I’ve created a method to yours and it’s working here:
public User findByLogin(String login) {
CriteriaBuilder cb = entityManager.getCriteriaBuilder();
CriteriaQuery c = cb.createQuery(User.class);
Root user = c.from(User.class);
c.select(user).where(cb.equal(user.get(“login”), login));
TypedQuery q = entityManager.createQuery(c);
return q.getSingleResult();
}
and test:
@Test
public void shouldPersistUserInDataBase() throws Exception {
// given
assertEquals(1, userDAO.size());
User user = new User(“login”, “password”);
// when
userDAO.persist(user);
// then
assertEquals(2, userDAO.size());
User result = userDAO.findByLogin(“login”);
assertEquals(“login”, result.getLogin());
assertEquals(“password”, result.getPassword());
}
passes.
I will soon release WicketCool 0.7 where you will be able to see it in action.
If you have any other questions, let me know. You know my email address right?
I tried your code, but it still does not work.
I also asked this question in stackoverflow, some guys think this is a bug.

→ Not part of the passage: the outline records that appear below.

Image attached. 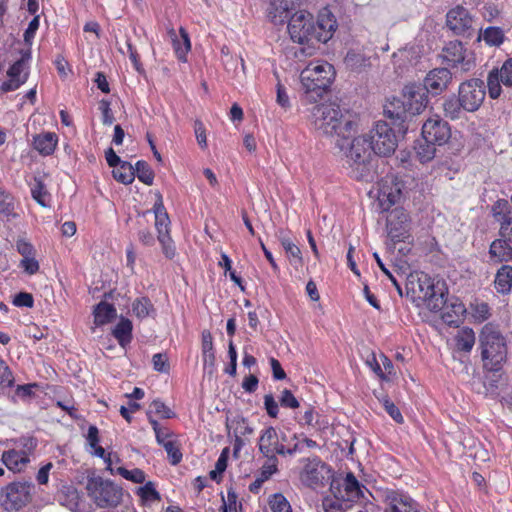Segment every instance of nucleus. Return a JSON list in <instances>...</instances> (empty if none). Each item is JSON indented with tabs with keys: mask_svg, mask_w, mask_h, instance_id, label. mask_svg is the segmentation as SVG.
Returning <instances> with one entry per match:
<instances>
[{
	"mask_svg": "<svg viewBox=\"0 0 512 512\" xmlns=\"http://www.w3.org/2000/svg\"><path fill=\"white\" fill-rule=\"evenodd\" d=\"M132 323L129 319L121 318L113 330V335L124 346L131 339Z\"/></svg>",
	"mask_w": 512,
	"mask_h": 512,
	"instance_id": "43",
	"label": "nucleus"
},
{
	"mask_svg": "<svg viewBox=\"0 0 512 512\" xmlns=\"http://www.w3.org/2000/svg\"><path fill=\"white\" fill-rule=\"evenodd\" d=\"M163 448L165 449L172 465H177L182 460V453L175 439L169 443H165Z\"/></svg>",
	"mask_w": 512,
	"mask_h": 512,
	"instance_id": "53",
	"label": "nucleus"
},
{
	"mask_svg": "<svg viewBox=\"0 0 512 512\" xmlns=\"http://www.w3.org/2000/svg\"><path fill=\"white\" fill-rule=\"evenodd\" d=\"M113 177L123 184H131L135 179L134 167L128 162H122L114 168Z\"/></svg>",
	"mask_w": 512,
	"mask_h": 512,
	"instance_id": "40",
	"label": "nucleus"
},
{
	"mask_svg": "<svg viewBox=\"0 0 512 512\" xmlns=\"http://www.w3.org/2000/svg\"><path fill=\"white\" fill-rule=\"evenodd\" d=\"M153 309V305L147 298L136 299L132 304V311L138 318L147 317Z\"/></svg>",
	"mask_w": 512,
	"mask_h": 512,
	"instance_id": "49",
	"label": "nucleus"
},
{
	"mask_svg": "<svg viewBox=\"0 0 512 512\" xmlns=\"http://www.w3.org/2000/svg\"><path fill=\"white\" fill-rule=\"evenodd\" d=\"M135 174L138 179L146 185H152L154 180V173L145 161H138L135 164Z\"/></svg>",
	"mask_w": 512,
	"mask_h": 512,
	"instance_id": "47",
	"label": "nucleus"
},
{
	"mask_svg": "<svg viewBox=\"0 0 512 512\" xmlns=\"http://www.w3.org/2000/svg\"><path fill=\"white\" fill-rule=\"evenodd\" d=\"M451 137L449 124L439 116H433L427 119L422 125V138L435 145L442 146L448 142Z\"/></svg>",
	"mask_w": 512,
	"mask_h": 512,
	"instance_id": "15",
	"label": "nucleus"
},
{
	"mask_svg": "<svg viewBox=\"0 0 512 512\" xmlns=\"http://www.w3.org/2000/svg\"><path fill=\"white\" fill-rule=\"evenodd\" d=\"M403 183L395 175L389 174L378 182L377 200L383 211L389 210L402 197Z\"/></svg>",
	"mask_w": 512,
	"mask_h": 512,
	"instance_id": "12",
	"label": "nucleus"
},
{
	"mask_svg": "<svg viewBox=\"0 0 512 512\" xmlns=\"http://www.w3.org/2000/svg\"><path fill=\"white\" fill-rule=\"evenodd\" d=\"M344 136L335 140V145L345 157L350 174L357 180L373 179L374 167L369 142L365 136Z\"/></svg>",
	"mask_w": 512,
	"mask_h": 512,
	"instance_id": "1",
	"label": "nucleus"
},
{
	"mask_svg": "<svg viewBox=\"0 0 512 512\" xmlns=\"http://www.w3.org/2000/svg\"><path fill=\"white\" fill-rule=\"evenodd\" d=\"M344 488L348 499L353 500L362 496V486L352 473H348L344 480Z\"/></svg>",
	"mask_w": 512,
	"mask_h": 512,
	"instance_id": "46",
	"label": "nucleus"
},
{
	"mask_svg": "<svg viewBox=\"0 0 512 512\" xmlns=\"http://www.w3.org/2000/svg\"><path fill=\"white\" fill-rule=\"evenodd\" d=\"M336 29L337 21L334 15L328 9L321 10L315 23V41L326 43L332 38Z\"/></svg>",
	"mask_w": 512,
	"mask_h": 512,
	"instance_id": "21",
	"label": "nucleus"
},
{
	"mask_svg": "<svg viewBox=\"0 0 512 512\" xmlns=\"http://www.w3.org/2000/svg\"><path fill=\"white\" fill-rule=\"evenodd\" d=\"M266 462L262 465L260 471V478L262 480H268L278 470V459L277 457H266Z\"/></svg>",
	"mask_w": 512,
	"mask_h": 512,
	"instance_id": "54",
	"label": "nucleus"
},
{
	"mask_svg": "<svg viewBox=\"0 0 512 512\" xmlns=\"http://www.w3.org/2000/svg\"><path fill=\"white\" fill-rule=\"evenodd\" d=\"M288 33L290 38L299 44L307 43V47H301L295 54L297 57L312 56L315 54V47L309 42L315 40V22L311 13L301 10L293 14L288 22Z\"/></svg>",
	"mask_w": 512,
	"mask_h": 512,
	"instance_id": "6",
	"label": "nucleus"
},
{
	"mask_svg": "<svg viewBox=\"0 0 512 512\" xmlns=\"http://www.w3.org/2000/svg\"><path fill=\"white\" fill-rule=\"evenodd\" d=\"M147 414L148 415L155 414L158 417L163 418V419H168V418H171L173 416V412L171 411V409L169 407H167L160 400H154L150 404L149 411H148Z\"/></svg>",
	"mask_w": 512,
	"mask_h": 512,
	"instance_id": "51",
	"label": "nucleus"
},
{
	"mask_svg": "<svg viewBox=\"0 0 512 512\" xmlns=\"http://www.w3.org/2000/svg\"><path fill=\"white\" fill-rule=\"evenodd\" d=\"M86 490L90 499L99 508L117 507L122 502V489L101 476L89 477Z\"/></svg>",
	"mask_w": 512,
	"mask_h": 512,
	"instance_id": "7",
	"label": "nucleus"
},
{
	"mask_svg": "<svg viewBox=\"0 0 512 512\" xmlns=\"http://www.w3.org/2000/svg\"><path fill=\"white\" fill-rule=\"evenodd\" d=\"M12 209V197L0 188V214H9Z\"/></svg>",
	"mask_w": 512,
	"mask_h": 512,
	"instance_id": "63",
	"label": "nucleus"
},
{
	"mask_svg": "<svg viewBox=\"0 0 512 512\" xmlns=\"http://www.w3.org/2000/svg\"><path fill=\"white\" fill-rule=\"evenodd\" d=\"M31 195L33 199L42 207L49 205L50 195L39 177L34 178V183L31 187Z\"/></svg>",
	"mask_w": 512,
	"mask_h": 512,
	"instance_id": "39",
	"label": "nucleus"
},
{
	"mask_svg": "<svg viewBox=\"0 0 512 512\" xmlns=\"http://www.w3.org/2000/svg\"><path fill=\"white\" fill-rule=\"evenodd\" d=\"M300 464L299 479L305 486L316 489L330 479L331 470L319 457L302 458Z\"/></svg>",
	"mask_w": 512,
	"mask_h": 512,
	"instance_id": "8",
	"label": "nucleus"
},
{
	"mask_svg": "<svg viewBox=\"0 0 512 512\" xmlns=\"http://www.w3.org/2000/svg\"><path fill=\"white\" fill-rule=\"evenodd\" d=\"M406 290L407 294H411L413 299L425 302L432 311L442 309L445 303L444 292L440 283H435L427 273H410L407 277Z\"/></svg>",
	"mask_w": 512,
	"mask_h": 512,
	"instance_id": "5",
	"label": "nucleus"
},
{
	"mask_svg": "<svg viewBox=\"0 0 512 512\" xmlns=\"http://www.w3.org/2000/svg\"><path fill=\"white\" fill-rule=\"evenodd\" d=\"M384 113L391 119L401 121L413 116L410 115V110H407V104L404 102L402 97H393L389 99L384 106Z\"/></svg>",
	"mask_w": 512,
	"mask_h": 512,
	"instance_id": "28",
	"label": "nucleus"
},
{
	"mask_svg": "<svg viewBox=\"0 0 512 512\" xmlns=\"http://www.w3.org/2000/svg\"><path fill=\"white\" fill-rule=\"evenodd\" d=\"M490 258L494 262H507L512 260V244L501 237L494 240L489 249Z\"/></svg>",
	"mask_w": 512,
	"mask_h": 512,
	"instance_id": "29",
	"label": "nucleus"
},
{
	"mask_svg": "<svg viewBox=\"0 0 512 512\" xmlns=\"http://www.w3.org/2000/svg\"><path fill=\"white\" fill-rule=\"evenodd\" d=\"M115 317L116 309L107 302H100L94 309V322L96 325L107 324Z\"/></svg>",
	"mask_w": 512,
	"mask_h": 512,
	"instance_id": "36",
	"label": "nucleus"
},
{
	"mask_svg": "<svg viewBox=\"0 0 512 512\" xmlns=\"http://www.w3.org/2000/svg\"><path fill=\"white\" fill-rule=\"evenodd\" d=\"M153 367L156 371L167 373L169 371L168 357L166 354L157 353L152 358Z\"/></svg>",
	"mask_w": 512,
	"mask_h": 512,
	"instance_id": "58",
	"label": "nucleus"
},
{
	"mask_svg": "<svg viewBox=\"0 0 512 512\" xmlns=\"http://www.w3.org/2000/svg\"><path fill=\"white\" fill-rule=\"evenodd\" d=\"M20 267L29 275H33L39 270V263L33 256L25 257L20 262Z\"/></svg>",
	"mask_w": 512,
	"mask_h": 512,
	"instance_id": "59",
	"label": "nucleus"
},
{
	"mask_svg": "<svg viewBox=\"0 0 512 512\" xmlns=\"http://www.w3.org/2000/svg\"><path fill=\"white\" fill-rule=\"evenodd\" d=\"M278 239L286 252L289 262L294 267L303 265V257L300 248L283 232L280 231Z\"/></svg>",
	"mask_w": 512,
	"mask_h": 512,
	"instance_id": "31",
	"label": "nucleus"
},
{
	"mask_svg": "<svg viewBox=\"0 0 512 512\" xmlns=\"http://www.w3.org/2000/svg\"><path fill=\"white\" fill-rule=\"evenodd\" d=\"M479 346L483 367L489 371H499L507 360L508 348L505 337L493 324L482 327Z\"/></svg>",
	"mask_w": 512,
	"mask_h": 512,
	"instance_id": "3",
	"label": "nucleus"
},
{
	"mask_svg": "<svg viewBox=\"0 0 512 512\" xmlns=\"http://www.w3.org/2000/svg\"><path fill=\"white\" fill-rule=\"evenodd\" d=\"M58 137L54 132H45L33 137V147L41 155H51L57 146Z\"/></svg>",
	"mask_w": 512,
	"mask_h": 512,
	"instance_id": "27",
	"label": "nucleus"
},
{
	"mask_svg": "<svg viewBox=\"0 0 512 512\" xmlns=\"http://www.w3.org/2000/svg\"><path fill=\"white\" fill-rule=\"evenodd\" d=\"M344 63L348 69L355 72H361L371 65L370 58L362 51L357 50L348 51Z\"/></svg>",
	"mask_w": 512,
	"mask_h": 512,
	"instance_id": "32",
	"label": "nucleus"
},
{
	"mask_svg": "<svg viewBox=\"0 0 512 512\" xmlns=\"http://www.w3.org/2000/svg\"><path fill=\"white\" fill-rule=\"evenodd\" d=\"M501 85L512 87V57L507 59L500 69H492L487 76L489 97L498 99L502 94Z\"/></svg>",
	"mask_w": 512,
	"mask_h": 512,
	"instance_id": "13",
	"label": "nucleus"
},
{
	"mask_svg": "<svg viewBox=\"0 0 512 512\" xmlns=\"http://www.w3.org/2000/svg\"><path fill=\"white\" fill-rule=\"evenodd\" d=\"M367 139L370 149L379 156H390L398 146V139L394 130L383 121L374 125Z\"/></svg>",
	"mask_w": 512,
	"mask_h": 512,
	"instance_id": "9",
	"label": "nucleus"
},
{
	"mask_svg": "<svg viewBox=\"0 0 512 512\" xmlns=\"http://www.w3.org/2000/svg\"><path fill=\"white\" fill-rule=\"evenodd\" d=\"M476 337L472 328L463 327L455 335V345L459 351L469 353L475 345Z\"/></svg>",
	"mask_w": 512,
	"mask_h": 512,
	"instance_id": "34",
	"label": "nucleus"
},
{
	"mask_svg": "<svg viewBox=\"0 0 512 512\" xmlns=\"http://www.w3.org/2000/svg\"><path fill=\"white\" fill-rule=\"evenodd\" d=\"M2 463L13 472H20L29 462V457L24 451H5L1 457Z\"/></svg>",
	"mask_w": 512,
	"mask_h": 512,
	"instance_id": "30",
	"label": "nucleus"
},
{
	"mask_svg": "<svg viewBox=\"0 0 512 512\" xmlns=\"http://www.w3.org/2000/svg\"><path fill=\"white\" fill-rule=\"evenodd\" d=\"M279 402L281 406L296 409L299 407V401L296 399V397L293 395V393L288 390L284 389L281 391V394L279 396Z\"/></svg>",
	"mask_w": 512,
	"mask_h": 512,
	"instance_id": "56",
	"label": "nucleus"
},
{
	"mask_svg": "<svg viewBox=\"0 0 512 512\" xmlns=\"http://www.w3.org/2000/svg\"><path fill=\"white\" fill-rule=\"evenodd\" d=\"M443 58L453 67L469 71L474 67V57L459 41H450L443 49Z\"/></svg>",
	"mask_w": 512,
	"mask_h": 512,
	"instance_id": "16",
	"label": "nucleus"
},
{
	"mask_svg": "<svg viewBox=\"0 0 512 512\" xmlns=\"http://www.w3.org/2000/svg\"><path fill=\"white\" fill-rule=\"evenodd\" d=\"M385 512H418L413 500L402 493L391 491L386 495Z\"/></svg>",
	"mask_w": 512,
	"mask_h": 512,
	"instance_id": "26",
	"label": "nucleus"
},
{
	"mask_svg": "<svg viewBox=\"0 0 512 512\" xmlns=\"http://www.w3.org/2000/svg\"><path fill=\"white\" fill-rule=\"evenodd\" d=\"M314 126L322 133L336 139L352 136L357 132V122L349 112H343L335 103L315 106L312 111Z\"/></svg>",
	"mask_w": 512,
	"mask_h": 512,
	"instance_id": "2",
	"label": "nucleus"
},
{
	"mask_svg": "<svg viewBox=\"0 0 512 512\" xmlns=\"http://www.w3.org/2000/svg\"><path fill=\"white\" fill-rule=\"evenodd\" d=\"M335 77L334 67L323 60L310 62L300 74L301 84L309 102H316L330 87Z\"/></svg>",
	"mask_w": 512,
	"mask_h": 512,
	"instance_id": "4",
	"label": "nucleus"
},
{
	"mask_svg": "<svg viewBox=\"0 0 512 512\" xmlns=\"http://www.w3.org/2000/svg\"><path fill=\"white\" fill-rule=\"evenodd\" d=\"M451 309L453 310V313L455 314L457 319H452L449 312H445L443 314V319L445 322L452 324L458 322L465 314L466 308L463 303L461 302H455L451 304Z\"/></svg>",
	"mask_w": 512,
	"mask_h": 512,
	"instance_id": "55",
	"label": "nucleus"
},
{
	"mask_svg": "<svg viewBox=\"0 0 512 512\" xmlns=\"http://www.w3.org/2000/svg\"><path fill=\"white\" fill-rule=\"evenodd\" d=\"M181 39H173L175 53L179 60L186 61V55L191 48L188 33L184 28H180Z\"/></svg>",
	"mask_w": 512,
	"mask_h": 512,
	"instance_id": "41",
	"label": "nucleus"
},
{
	"mask_svg": "<svg viewBox=\"0 0 512 512\" xmlns=\"http://www.w3.org/2000/svg\"><path fill=\"white\" fill-rule=\"evenodd\" d=\"M117 473L123 478L132 481L133 483H143L145 481V473L138 468L128 470L124 467L117 468Z\"/></svg>",
	"mask_w": 512,
	"mask_h": 512,
	"instance_id": "52",
	"label": "nucleus"
},
{
	"mask_svg": "<svg viewBox=\"0 0 512 512\" xmlns=\"http://www.w3.org/2000/svg\"><path fill=\"white\" fill-rule=\"evenodd\" d=\"M137 494L144 502H154L160 500V494L157 492L152 482H147L144 486L139 487Z\"/></svg>",
	"mask_w": 512,
	"mask_h": 512,
	"instance_id": "50",
	"label": "nucleus"
},
{
	"mask_svg": "<svg viewBox=\"0 0 512 512\" xmlns=\"http://www.w3.org/2000/svg\"><path fill=\"white\" fill-rule=\"evenodd\" d=\"M470 314L474 322L482 323L490 317V307L483 301L475 300L470 304Z\"/></svg>",
	"mask_w": 512,
	"mask_h": 512,
	"instance_id": "42",
	"label": "nucleus"
},
{
	"mask_svg": "<svg viewBox=\"0 0 512 512\" xmlns=\"http://www.w3.org/2000/svg\"><path fill=\"white\" fill-rule=\"evenodd\" d=\"M382 404L386 412L391 416L393 420H395L397 423L403 422L404 419L400 410L392 401H390L388 398H383Z\"/></svg>",
	"mask_w": 512,
	"mask_h": 512,
	"instance_id": "57",
	"label": "nucleus"
},
{
	"mask_svg": "<svg viewBox=\"0 0 512 512\" xmlns=\"http://www.w3.org/2000/svg\"><path fill=\"white\" fill-rule=\"evenodd\" d=\"M458 96L462 102L463 110L467 112L477 111L484 102L486 90L481 79L473 78L460 84Z\"/></svg>",
	"mask_w": 512,
	"mask_h": 512,
	"instance_id": "11",
	"label": "nucleus"
},
{
	"mask_svg": "<svg viewBox=\"0 0 512 512\" xmlns=\"http://www.w3.org/2000/svg\"><path fill=\"white\" fill-rule=\"evenodd\" d=\"M264 406H265L267 414L270 417L276 418L278 416L279 407H278V403L275 401L273 395L267 394L264 396Z\"/></svg>",
	"mask_w": 512,
	"mask_h": 512,
	"instance_id": "62",
	"label": "nucleus"
},
{
	"mask_svg": "<svg viewBox=\"0 0 512 512\" xmlns=\"http://www.w3.org/2000/svg\"><path fill=\"white\" fill-rule=\"evenodd\" d=\"M495 289L497 292L505 294L508 293L512 287V267L504 265L502 266L495 277L494 281Z\"/></svg>",
	"mask_w": 512,
	"mask_h": 512,
	"instance_id": "35",
	"label": "nucleus"
},
{
	"mask_svg": "<svg viewBox=\"0 0 512 512\" xmlns=\"http://www.w3.org/2000/svg\"><path fill=\"white\" fill-rule=\"evenodd\" d=\"M446 24L456 34H462L472 27L473 18L466 8L456 6L447 13Z\"/></svg>",
	"mask_w": 512,
	"mask_h": 512,
	"instance_id": "22",
	"label": "nucleus"
},
{
	"mask_svg": "<svg viewBox=\"0 0 512 512\" xmlns=\"http://www.w3.org/2000/svg\"><path fill=\"white\" fill-rule=\"evenodd\" d=\"M402 98L407 104V110H410V115L413 116L420 114L427 104V96L424 92V88L416 83H410L404 86Z\"/></svg>",
	"mask_w": 512,
	"mask_h": 512,
	"instance_id": "20",
	"label": "nucleus"
},
{
	"mask_svg": "<svg viewBox=\"0 0 512 512\" xmlns=\"http://www.w3.org/2000/svg\"><path fill=\"white\" fill-rule=\"evenodd\" d=\"M202 355L204 369H209V373H213L216 357L213 348L212 335L209 331H204L202 333Z\"/></svg>",
	"mask_w": 512,
	"mask_h": 512,
	"instance_id": "33",
	"label": "nucleus"
},
{
	"mask_svg": "<svg viewBox=\"0 0 512 512\" xmlns=\"http://www.w3.org/2000/svg\"><path fill=\"white\" fill-rule=\"evenodd\" d=\"M226 427L228 435L234 438L233 454L238 457L246 441L254 433V428L246 418L239 415L227 418Z\"/></svg>",
	"mask_w": 512,
	"mask_h": 512,
	"instance_id": "14",
	"label": "nucleus"
},
{
	"mask_svg": "<svg viewBox=\"0 0 512 512\" xmlns=\"http://www.w3.org/2000/svg\"><path fill=\"white\" fill-rule=\"evenodd\" d=\"M13 304L17 307L31 308L34 304L33 296L30 293L20 292L14 297Z\"/></svg>",
	"mask_w": 512,
	"mask_h": 512,
	"instance_id": "61",
	"label": "nucleus"
},
{
	"mask_svg": "<svg viewBox=\"0 0 512 512\" xmlns=\"http://www.w3.org/2000/svg\"><path fill=\"white\" fill-rule=\"evenodd\" d=\"M482 40L489 46H500L504 41V33L499 27H487L479 31L477 41Z\"/></svg>",
	"mask_w": 512,
	"mask_h": 512,
	"instance_id": "37",
	"label": "nucleus"
},
{
	"mask_svg": "<svg viewBox=\"0 0 512 512\" xmlns=\"http://www.w3.org/2000/svg\"><path fill=\"white\" fill-rule=\"evenodd\" d=\"M228 451L229 449L228 448H224L221 455L219 456L217 462H216V467H215V470H212L210 472V477L212 479H216L217 477V473H222L225 471L226 467H227V455H228Z\"/></svg>",
	"mask_w": 512,
	"mask_h": 512,
	"instance_id": "60",
	"label": "nucleus"
},
{
	"mask_svg": "<svg viewBox=\"0 0 512 512\" xmlns=\"http://www.w3.org/2000/svg\"><path fill=\"white\" fill-rule=\"evenodd\" d=\"M305 0H270L268 18L275 25L284 24L291 10L301 5Z\"/></svg>",
	"mask_w": 512,
	"mask_h": 512,
	"instance_id": "23",
	"label": "nucleus"
},
{
	"mask_svg": "<svg viewBox=\"0 0 512 512\" xmlns=\"http://www.w3.org/2000/svg\"><path fill=\"white\" fill-rule=\"evenodd\" d=\"M443 110L445 115L452 120L460 118L463 110L460 97L458 96V99L454 96L447 98L443 103Z\"/></svg>",
	"mask_w": 512,
	"mask_h": 512,
	"instance_id": "45",
	"label": "nucleus"
},
{
	"mask_svg": "<svg viewBox=\"0 0 512 512\" xmlns=\"http://www.w3.org/2000/svg\"><path fill=\"white\" fill-rule=\"evenodd\" d=\"M268 504L272 512H292L290 502L281 493L270 495L268 498Z\"/></svg>",
	"mask_w": 512,
	"mask_h": 512,
	"instance_id": "44",
	"label": "nucleus"
},
{
	"mask_svg": "<svg viewBox=\"0 0 512 512\" xmlns=\"http://www.w3.org/2000/svg\"><path fill=\"white\" fill-rule=\"evenodd\" d=\"M494 216L500 222V236L512 244V217L501 213H495Z\"/></svg>",
	"mask_w": 512,
	"mask_h": 512,
	"instance_id": "48",
	"label": "nucleus"
},
{
	"mask_svg": "<svg viewBox=\"0 0 512 512\" xmlns=\"http://www.w3.org/2000/svg\"><path fill=\"white\" fill-rule=\"evenodd\" d=\"M258 448L264 457H276V455L283 454L284 445L274 427L269 426L261 431Z\"/></svg>",
	"mask_w": 512,
	"mask_h": 512,
	"instance_id": "19",
	"label": "nucleus"
},
{
	"mask_svg": "<svg viewBox=\"0 0 512 512\" xmlns=\"http://www.w3.org/2000/svg\"><path fill=\"white\" fill-rule=\"evenodd\" d=\"M409 215L402 208L393 209L387 217V233L393 241H402L409 235Z\"/></svg>",
	"mask_w": 512,
	"mask_h": 512,
	"instance_id": "18",
	"label": "nucleus"
},
{
	"mask_svg": "<svg viewBox=\"0 0 512 512\" xmlns=\"http://www.w3.org/2000/svg\"><path fill=\"white\" fill-rule=\"evenodd\" d=\"M99 109L102 113V122L104 125H111L114 121V117L110 108V103L106 100H102L99 104Z\"/></svg>",
	"mask_w": 512,
	"mask_h": 512,
	"instance_id": "64",
	"label": "nucleus"
},
{
	"mask_svg": "<svg viewBox=\"0 0 512 512\" xmlns=\"http://www.w3.org/2000/svg\"><path fill=\"white\" fill-rule=\"evenodd\" d=\"M169 223V217L163 210L162 204L155 206V227L158 233V241L165 256L172 259L175 256V246L170 237Z\"/></svg>",
	"mask_w": 512,
	"mask_h": 512,
	"instance_id": "17",
	"label": "nucleus"
},
{
	"mask_svg": "<svg viewBox=\"0 0 512 512\" xmlns=\"http://www.w3.org/2000/svg\"><path fill=\"white\" fill-rule=\"evenodd\" d=\"M415 153H416L417 159L421 163L430 162L432 159H434L435 154H436L435 144L422 139V141H419L416 144Z\"/></svg>",
	"mask_w": 512,
	"mask_h": 512,
	"instance_id": "38",
	"label": "nucleus"
},
{
	"mask_svg": "<svg viewBox=\"0 0 512 512\" xmlns=\"http://www.w3.org/2000/svg\"><path fill=\"white\" fill-rule=\"evenodd\" d=\"M23 59L16 61L8 70L9 79L0 83V95L18 89L27 80Z\"/></svg>",
	"mask_w": 512,
	"mask_h": 512,
	"instance_id": "25",
	"label": "nucleus"
},
{
	"mask_svg": "<svg viewBox=\"0 0 512 512\" xmlns=\"http://www.w3.org/2000/svg\"><path fill=\"white\" fill-rule=\"evenodd\" d=\"M452 80L451 72L446 68L431 70L424 79V88L432 94H440L447 89Z\"/></svg>",
	"mask_w": 512,
	"mask_h": 512,
	"instance_id": "24",
	"label": "nucleus"
},
{
	"mask_svg": "<svg viewBox=\"0 0 512 512\" xmlns=\"http://www.w3.org/2000/svg\"><path fill=\"white\" fill-rule=\"evenodd\" d=\"M33 489L31 483H11L1 491L0 503L7 511H17L30 502Z\"/></svg>",
	"mask_w": 512,
	"mask_h": 512,
	"instance_id": "10",
	"label": "nucleus"
}]
</instances>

http://stackoverflow.com/questions/2101500/spring-3-0-orm-with-jpa-2-0-classcastexception/2102328#2102328
I created an issue in Spring JIRA. Hope this problem can be sloved soon.
which spring version do you use?
I recreated your code as close possible as I could, and it still works.
Is it a maven project? Can I see you pom?
By the way: Sydney right? You are lucky to have a summer now. Freaking freezing out here right now 🙂
You bet, very hot. I miss snow so much.
My project is maven project,
because of :http://jira.springframework.org/browse/SPR-6408
I use Spring, 3.0.1.BUILD-SNAPSHOT, Hibernate 3.5.0-Beta-3 .
I user Spring 3.0.0 and 3.5.0-Beta2.
I will update my dependencies tomorrow (as I go to bed right now) and tell you if anything changed. Ok?
Thanks, and have a sweet dream:)
[Spring-JIRA] Resolved: (SPR-6733) Spring 3.0 ORM with JPA 2.0 TypedQuery ClassCastException
They fixed this bug:)
ok, so it was hibernate3.5-beta3 problem (i’m still on beta2). Thx for the info.
Thanks for posting, the world needs more like this 🙂
I am trying to build/define a project and I am new to Maven. I wanted to develop web application on tomcat using Spring 3.0.3 , JPA and using Maven. I tried your article but I lost in middle as it doesn’t tell you steps from start i.e. step starting from maven to create project and then to configure it with JPA etc… Is it possible for you to write a article or give me guidance to write about project, may be with user login getting password using JPA from database. Actually I wanted to define good project structure using MAVEN.